● To be done:
Reproduce the records. Keep every word exact and include no images.

● Task input:
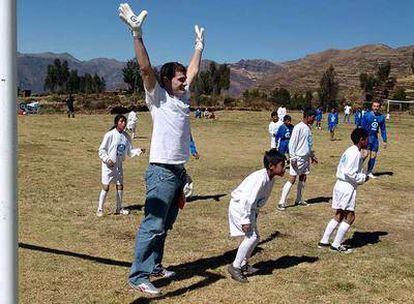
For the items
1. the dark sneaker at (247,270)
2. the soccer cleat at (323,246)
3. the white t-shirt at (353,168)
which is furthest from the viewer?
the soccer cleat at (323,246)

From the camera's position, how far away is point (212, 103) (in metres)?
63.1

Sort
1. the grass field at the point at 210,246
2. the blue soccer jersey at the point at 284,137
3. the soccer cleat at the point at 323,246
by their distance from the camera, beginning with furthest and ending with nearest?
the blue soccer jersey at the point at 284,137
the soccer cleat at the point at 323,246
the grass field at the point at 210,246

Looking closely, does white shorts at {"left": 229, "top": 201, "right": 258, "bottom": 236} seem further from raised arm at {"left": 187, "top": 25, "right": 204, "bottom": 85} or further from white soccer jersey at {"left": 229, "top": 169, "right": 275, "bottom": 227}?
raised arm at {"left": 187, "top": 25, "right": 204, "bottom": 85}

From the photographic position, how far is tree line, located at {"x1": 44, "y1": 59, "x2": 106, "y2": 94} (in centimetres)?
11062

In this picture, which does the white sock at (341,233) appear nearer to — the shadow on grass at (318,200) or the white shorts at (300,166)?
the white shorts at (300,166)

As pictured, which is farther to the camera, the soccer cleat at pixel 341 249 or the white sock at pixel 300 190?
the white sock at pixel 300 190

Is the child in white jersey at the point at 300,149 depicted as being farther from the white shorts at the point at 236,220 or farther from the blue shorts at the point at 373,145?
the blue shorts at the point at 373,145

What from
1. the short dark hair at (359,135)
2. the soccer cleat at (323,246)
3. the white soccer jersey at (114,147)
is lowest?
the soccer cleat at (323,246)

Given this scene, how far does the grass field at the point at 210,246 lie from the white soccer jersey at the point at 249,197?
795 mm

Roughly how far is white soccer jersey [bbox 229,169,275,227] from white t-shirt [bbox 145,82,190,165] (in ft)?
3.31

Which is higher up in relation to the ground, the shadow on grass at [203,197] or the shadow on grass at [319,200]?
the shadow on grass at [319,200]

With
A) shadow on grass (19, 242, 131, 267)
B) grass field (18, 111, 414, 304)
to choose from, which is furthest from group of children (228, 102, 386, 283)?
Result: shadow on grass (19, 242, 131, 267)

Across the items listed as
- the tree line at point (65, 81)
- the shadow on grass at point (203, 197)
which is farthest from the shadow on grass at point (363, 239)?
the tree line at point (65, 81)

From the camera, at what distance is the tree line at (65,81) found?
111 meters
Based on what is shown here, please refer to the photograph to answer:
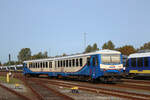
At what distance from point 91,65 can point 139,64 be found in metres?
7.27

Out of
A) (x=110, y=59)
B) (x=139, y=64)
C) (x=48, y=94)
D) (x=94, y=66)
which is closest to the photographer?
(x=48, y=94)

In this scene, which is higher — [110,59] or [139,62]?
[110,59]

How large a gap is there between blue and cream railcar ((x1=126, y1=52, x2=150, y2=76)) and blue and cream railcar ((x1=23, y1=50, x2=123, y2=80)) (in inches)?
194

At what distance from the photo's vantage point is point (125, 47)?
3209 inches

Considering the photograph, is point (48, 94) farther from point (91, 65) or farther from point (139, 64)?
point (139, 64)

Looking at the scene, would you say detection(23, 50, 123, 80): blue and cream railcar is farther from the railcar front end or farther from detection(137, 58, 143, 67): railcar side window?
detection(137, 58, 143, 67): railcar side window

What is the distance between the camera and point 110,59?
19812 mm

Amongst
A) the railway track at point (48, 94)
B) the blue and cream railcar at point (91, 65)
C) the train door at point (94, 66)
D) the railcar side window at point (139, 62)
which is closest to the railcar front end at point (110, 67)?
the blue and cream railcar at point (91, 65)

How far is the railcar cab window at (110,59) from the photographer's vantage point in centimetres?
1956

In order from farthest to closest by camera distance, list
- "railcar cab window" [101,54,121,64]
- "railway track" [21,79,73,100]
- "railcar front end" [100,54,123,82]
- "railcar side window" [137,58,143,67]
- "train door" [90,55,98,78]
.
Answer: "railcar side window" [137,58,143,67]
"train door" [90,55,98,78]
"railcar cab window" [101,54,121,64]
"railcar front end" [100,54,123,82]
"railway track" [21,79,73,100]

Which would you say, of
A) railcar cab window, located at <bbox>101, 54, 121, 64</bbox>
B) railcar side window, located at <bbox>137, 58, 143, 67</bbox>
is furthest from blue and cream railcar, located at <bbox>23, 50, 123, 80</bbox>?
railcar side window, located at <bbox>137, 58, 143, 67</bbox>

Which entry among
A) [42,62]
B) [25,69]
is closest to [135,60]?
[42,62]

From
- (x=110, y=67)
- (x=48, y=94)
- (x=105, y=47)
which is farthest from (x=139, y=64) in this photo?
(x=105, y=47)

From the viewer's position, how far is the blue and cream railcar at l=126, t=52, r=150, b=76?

● Solution to this exercise:
For the items
1. the dark sneaker at (247,270)
2. the soccer cleat at (323,246)
3. the white t-shirt at (353,168)
which is furthest from the viewer?
the soccer cleat at (323,246)

From the camera's position, how far away is point (212, 103) (in metres)?
63.1

Sort
1. the grass field at the point at 210,246
2. the blue soccer jersey at the point at 284,137
3. the soccer cleat at the point at 323,246
by their distance from the camera, beginning with furthest and ending with nearest?
the blue soccer jersey at the point at 284,137
the soccer cleat at the point at 323,246
the grass field at the point at 210,246

Looking closely, does white shorts at {"left": 229, "top": 201, "right": 258, "bottom": 236} seem further from raised arm at {"left": 187, "top": 25, "right": 204, "bottom": 85} or further from white soccer jersey at {"left": 229, "top": 169, "right": 275, "bottom": 227}?
raised arm at {"left": 187, "top": 25, "right": 204, "bottom": 85}

From the photographic position, how far is tree line, located at {"x1": 44, "y1": 59, "x2": 106, "y2": 94} (in centimetres)?
11062

In this picture, which does the white sock at (341,233) appear nearer to — the shadow on grass at (318,200) or the white shorts at (300,166)?
the white shorts at (300,166)

As pictured, which is farther to the camera, the soccer cleat at pixel 341 249 or the white sock at pixel 300 190?
the white sock at pixel 300 190

Is the child in white jersey at the point at 300,149 depicted as being farther from the white shorts at the point at 236,220 or farther from the blue shorts at the point at 373,145?
the blue shorts at the point at 373,145

What from
1. the short dark hair at (359,135)
2. the soccer cleat at (323,246)
3. the white soccer jersey at (114,147)
is lowest?
the soccer cleat at (323,246)

Given this scene, how far does the grass field at the point at 210,246 lie from the white soccer jersey at the point at 249,197?
795 mm

Roughly how far is white soccer jersey [bbox 229,169,275,227] from white t-shirt [bbox 145,82,190,165] (in ft)?
3.31

Which is higher up in relation to the ground, the shadow on grass at [203,197] or the shadow on grass at [319,200]?
the shadow on grass at [319,200]

With
A) shadow on grass (19, 242, 131, 267)
B) grass field (18, 111, 414, 304)
to choose from, which is furthest from group of children (228, 102, 386, 283)?
Result: shadow on grass (19, 242, 131, 267)

Across the items listed as
- the tree line at point (65, 81)
- the shadow on grass at point (203, 197)
which is farthest from the shadow on grass at point (363, 239)?
the tree line at point (65, 81)

From the camera, at what distance is the tree line at (65,81) found?
111 meters
Based on what is shown here, please refer to the photograph to answer:
At what distance from point 91,65 can point 139,64 be found in metres?
7.27

Out of
A) (x=110, y=59)
B) (x=139, y=64)
C) (x=48, y=94)
D) (x=94, y=66)
which is closest to the photographer?
(x=48, y=94)

In this scene, which is higher — [110,59] or [139,62]?
[110,59]

How large a gap is there between blue and cream railcar ((x1=126, y1=52, x2=150, y2=76)) and blue and cream railcar ((x1=23, y1=50, x2=123, y2=80)) (in inches)?
194

At what distance from the photo's vantage point is point (125, 47)?
3209 inches

Considering the photograph, is point (48, 94) farther from point (91, 65) or farther from point (139, 64)?
point (139, 64)

Looking at the scene, would you say detection(23, 50, 123, 80): blue and cream railcar is farther from the railcar front end or farther from detection(137, 58, 143, 67): railcar side window?
detection(137, 58, 143, 67): railcar side window

What is the distance between the camera and point 110,59?
19812 mm

Amongst
A) the railway track at point (48, 94)
B) the blue and cream railcar at point (91, 65)
C) the train door at point (94, 66)
D) the railcar side window at point (139, 62)
which is closest to the railcar front end at point (110, 67)?
the blue and cream railcar at point (91, 65)

How far is the railcar cab window at (110,59) from the photographer's vantage point in centimetres?
1956

In order from farthest to closest by camera distance, list
- "railcar cab window" [101,54,121,64]
- "railway track" [21,79,73,100]
- "railcar front end" [100,54,123,82]
- "railcar side window" [137,58,143,67]
- "train door" [90,55,98,78]
.
Answer: "railcar side window" [137,58,143,67]
"train door" [90,55,98,78]
"railcar cab window" [101,54,121,64]
"railcar front end" [100,54,123,82]
"railway track" [21,79,73,100]

Which would you say, of
A) railcar cab window, located at <bbox>101, 54, 121, 64</bbox>
B) railcar side window, located at <bbox>137, 58, 143, 67</bbox>
is furthest from blue and cream railcar, located at <bbox>23, 50, 123, 80</bbox>?
railcar side window, located at <bbox>137, 58, 143, 67</bbox>

Which entry among
A) [42,62]
B) [25,69]
is closest to [135,60]?
[42,62]

From
- (x=110, y=67)
- (x=48, y=94)
- (x=105, y=47)
which is farthest from (x=139, y=64) in this photo?
(x=105, y=47)

From the viewer's position, how far is the blue and cream railcar at l=126, t=52, r=150, b=76?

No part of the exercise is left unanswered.